Between pandemic-related revenue losses and the complications of trying to evaluate performance under such unusual circumstances, the coaching carousel figured to be quiet.
Then Michigan started 1-2 in its sixth season under coach Jim Harbaugh. The 23rd-ranked Wolverines — yes, they were still ranked — lost 38-21 at No. 13 Indiana on Saturday, snapping a 24-game winning streak against the Hoosiers that dated to 1987.
Harbaugh has only one more season left after this on his original contract, which has made him one of the highest-paid head coaches in college football.

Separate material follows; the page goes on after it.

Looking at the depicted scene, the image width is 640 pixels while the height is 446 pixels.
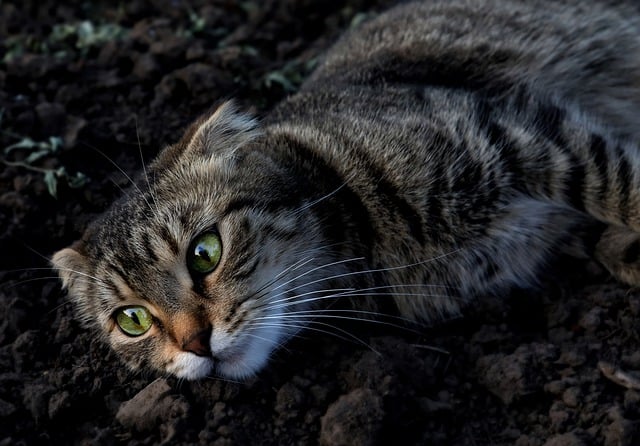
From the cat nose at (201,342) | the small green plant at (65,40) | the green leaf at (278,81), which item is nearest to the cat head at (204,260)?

The khaki-clad former Wolverines quarterback returned to Ann Arbor as a savior, made Michigan better, became a content machine for sports media and lost all five games vs. Ohio State. Whatever shortcomings Harbaugh has had at Michigan, his teams have never won fewer than eight regular-season games and rarely lost to the opponents Michigan is supposed to beat.
Michigan is supposed to beat Indiana. Michigan is supposed to beat a Michigan State team that has now sandwiched losses to Rutgers and Iowa (49-7) around a victory at the Big House.
"You're playing good teams every week," Harbaugh said. "We've got to get there fast."
The Big Ten is such a mess there is probably a path to a respectable season for Michigan, but it's pretty clear the program is trending in the wrong direction.